What is Centripetal Force?
Centripetal force is a center-seeking force that acts on an object moving in a circular path. It is directed toward the center of curvature of the path. Without this force, an object would continue to move in a straight line according to Newton's First Law.
Mathematically, the magnitude of centripetal force $F_c$ is given by: $$F_c = \frac{mv^2}{r}$$ Where:
- $m$ = mass of the object
- $v$ = linear velocity
- $r$ = radius of the path
Derivation for a Bicycle on a Curved Road
When a cyclist turns on a flat, curved road, they must lean inward at an angle $\theta$ with the vertical. This leaning allows the ground to exert a normal force $N$ that provides the necessary centripetal force.
Forces at play:
- Weight ($mg$): Acting vertically downward.
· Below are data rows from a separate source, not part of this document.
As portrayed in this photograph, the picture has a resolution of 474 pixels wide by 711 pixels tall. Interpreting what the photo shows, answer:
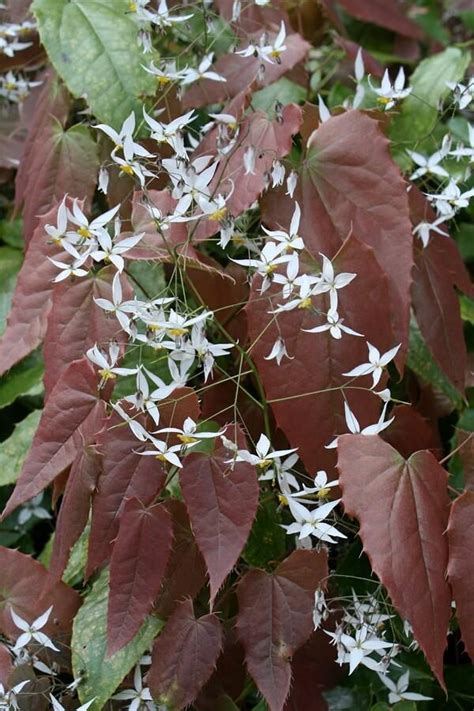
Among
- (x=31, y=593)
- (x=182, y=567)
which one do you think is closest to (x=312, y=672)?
(x=182, y=567)

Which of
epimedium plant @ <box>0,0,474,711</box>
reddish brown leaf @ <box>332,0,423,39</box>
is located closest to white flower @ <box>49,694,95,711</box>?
epimedium plant @ <box>0,0,474,711</box>

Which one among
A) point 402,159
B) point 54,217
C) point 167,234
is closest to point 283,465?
point 167,234

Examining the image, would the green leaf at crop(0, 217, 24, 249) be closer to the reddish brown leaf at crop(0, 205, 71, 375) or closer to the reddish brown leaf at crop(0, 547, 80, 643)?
the reddish brown leaf at crop(0, 205, 71, 375)

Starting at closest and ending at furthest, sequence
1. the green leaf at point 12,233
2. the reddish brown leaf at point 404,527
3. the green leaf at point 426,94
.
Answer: the reddish brown leaf at point 404,527
the green leaf at point 426,94
the green leaf at point 12,233

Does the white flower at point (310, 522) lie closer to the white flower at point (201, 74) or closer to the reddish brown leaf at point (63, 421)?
the reddish brown leaf at point (63, 421)

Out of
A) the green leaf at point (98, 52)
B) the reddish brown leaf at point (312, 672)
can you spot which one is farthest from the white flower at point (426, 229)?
the reddish brown leaf at point (312, 672)

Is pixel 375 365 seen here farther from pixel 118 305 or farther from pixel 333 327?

- Normal Reaction ($N$): Acting perpendicular to the ground/bicycle surface.
To balance the forces:
- The vertical component of the normal reaction must balance the weight: $N \cos\theta = mg$
- The horizontal component of the normal reaction provides the centripetal force: $N \sin\theta = \frac{mv^2}{r}$
Solving for the angle of lean:
Dividing the two equations: $$\frac{N \sin\theta}{N \cos\theta} = \frac{mv^2 / r}{mg}$$ $$\tan\theta = \frac{v^2}{rg}$$
This shows that the necessary angle of lean $\theta$ depends on the square of the speed $v$ and the sharpness of the curve $r$.